A new patent from Apple published by the U.S. Patent and Trademark Office points to the company working on a glucose monitoring tech for the Apple Watch. The patent titled “Reference Switch Architectures for Non-Contact Sensing of Substances” points to “systems and methods for measuring a concentration and type of substance in a sample.”
The patent points to Apple using a light source, optics, modulators, detector, and other such components to measure the blood sugar level or something similar in a non-invasive manner. Apple’s patent does not particularly reference blood sugar monitoring using the technology but from the patent, the tech sounds apt to achieve exactly that.
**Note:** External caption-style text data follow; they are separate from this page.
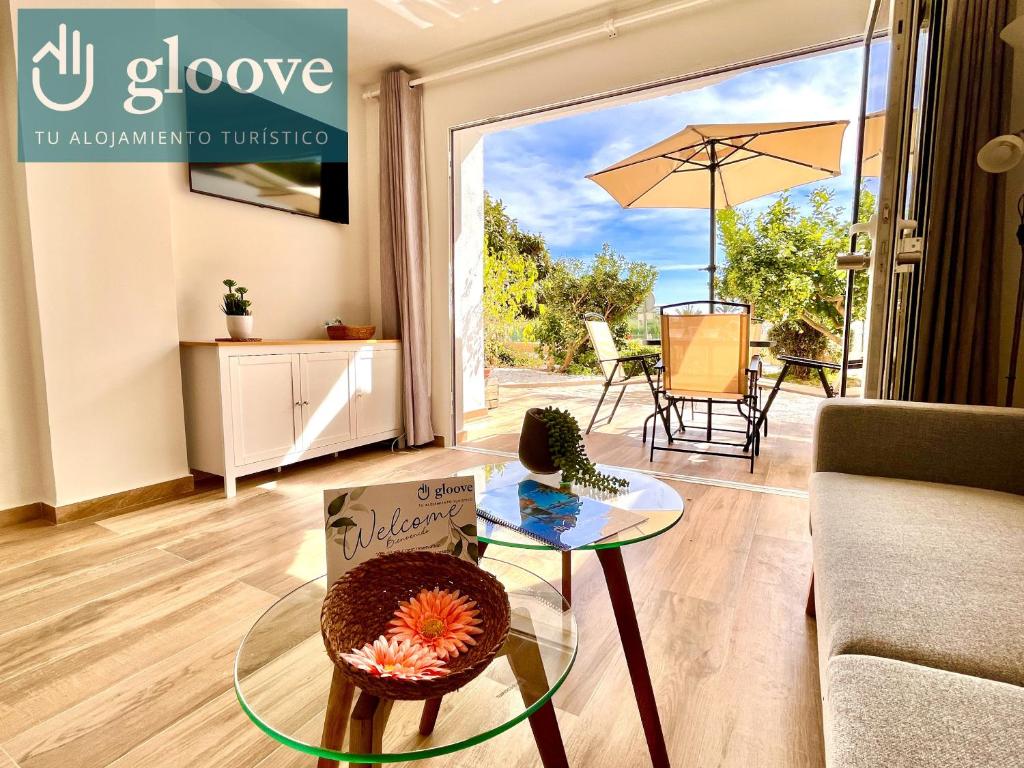 ein Wohnzimmer mit einem Glastisch und einem Sofa in der Unterkunft Beachfront Luxe II by Gloove in Villajoyosa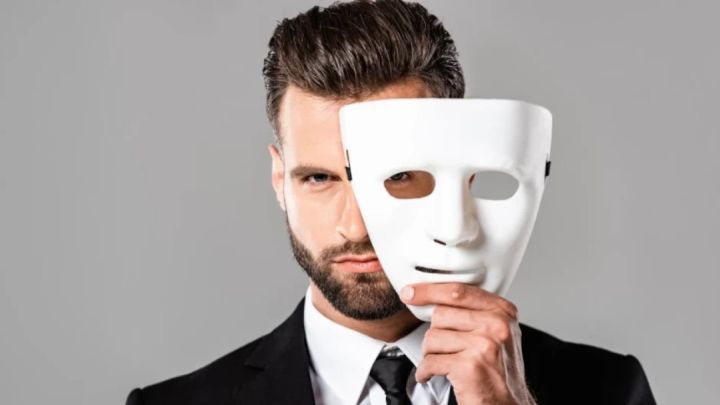 Выгода или дружба: ученые выяснили, почему мы верим в откровенную ложь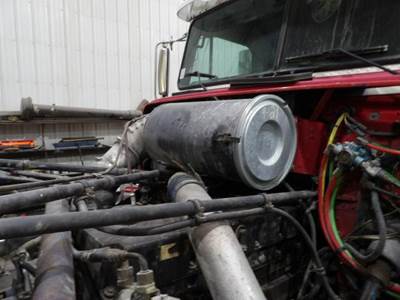 Freightliner FLD112 Air Cleaner / Air Filter Housing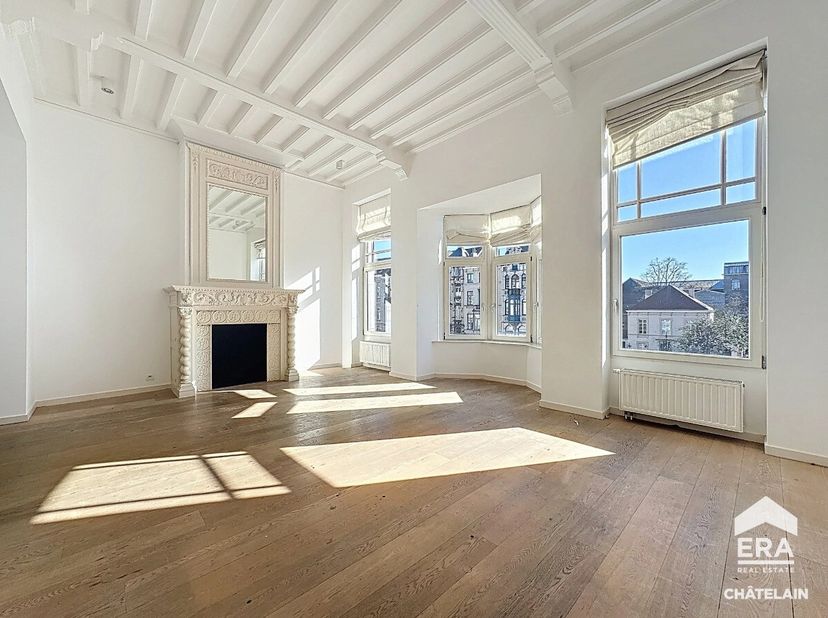 ERA Châtelain à le plaisir de vous présenter ce superbe appartement de ±110m², idéalement situé à deux pas du parc Josaphat.Situé au 1er étage dune ma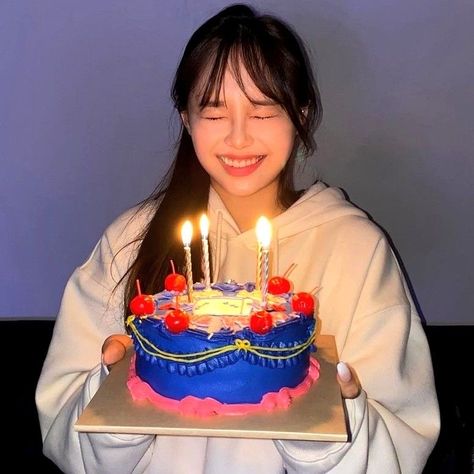 tags : #chuu #loona #icon #messybirthday #birthdaycake #kimjiwoo #jiwoo #chuuloona #loonaicon Birthday Icon, Chuu Loona, Birthday Pictures, Birthday Photoshoot, Extended Play, Eat Cake, Kpop Idol, Korean Girl, Birthday Candles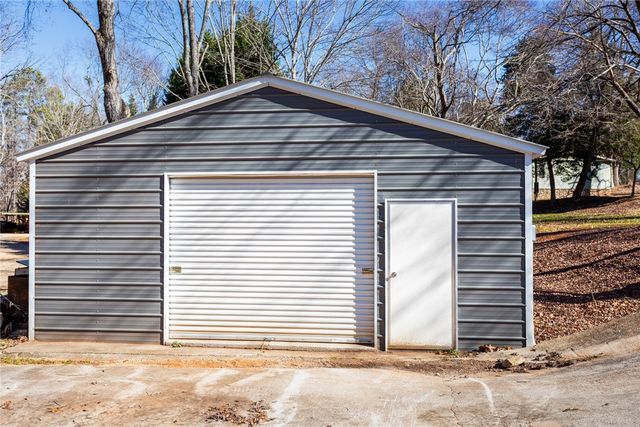 310 Stribling Shoals Road, Walhalla, SC 29691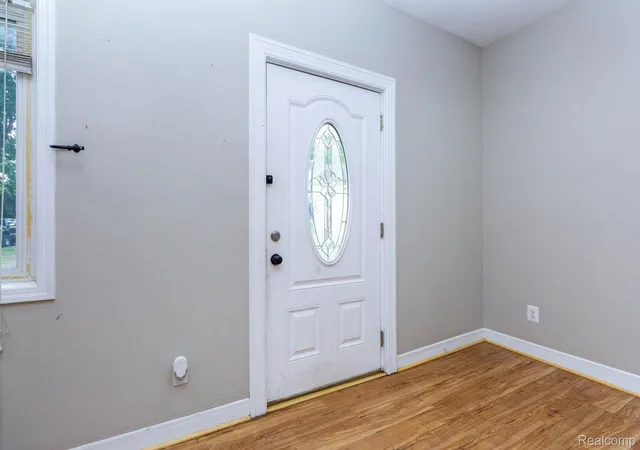 5th image of 172 Higgins St, Lapeer City Lapeer, MI 48446 | MLS# 20261067410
The systems can include a light source, optics, one or more modulators, a reference, a detector, and a controller. The systems and methods disclosed can be capable of accounting for drift originating from the light source, one or more optics, and the detector by sharing one or more components between different measurement light paths. Additionally, the systems can be capable of differentiating between different types of drift and eliminating erroneous measurements due to stray light with the placement of one or more modulators between the light source and the sample or reference. Furthermore, the systems can be capable of detecting the substance along various locations and depths within the sample by mapping a detector pixel and a microoptics to the location and depth in the sample.
There have been rumors of Apple working bringing non-invasive blood sugar monitoring to the Apple Watch. The company reportedly has a secret team working on the project, though the last rumor surrounding the project pointed to the technology still being “years away” from being ready. Sadly, the publishing of a patent from the U.S. PTO does not indicate that the technology is ready to debut with the Apple Watch Series 4.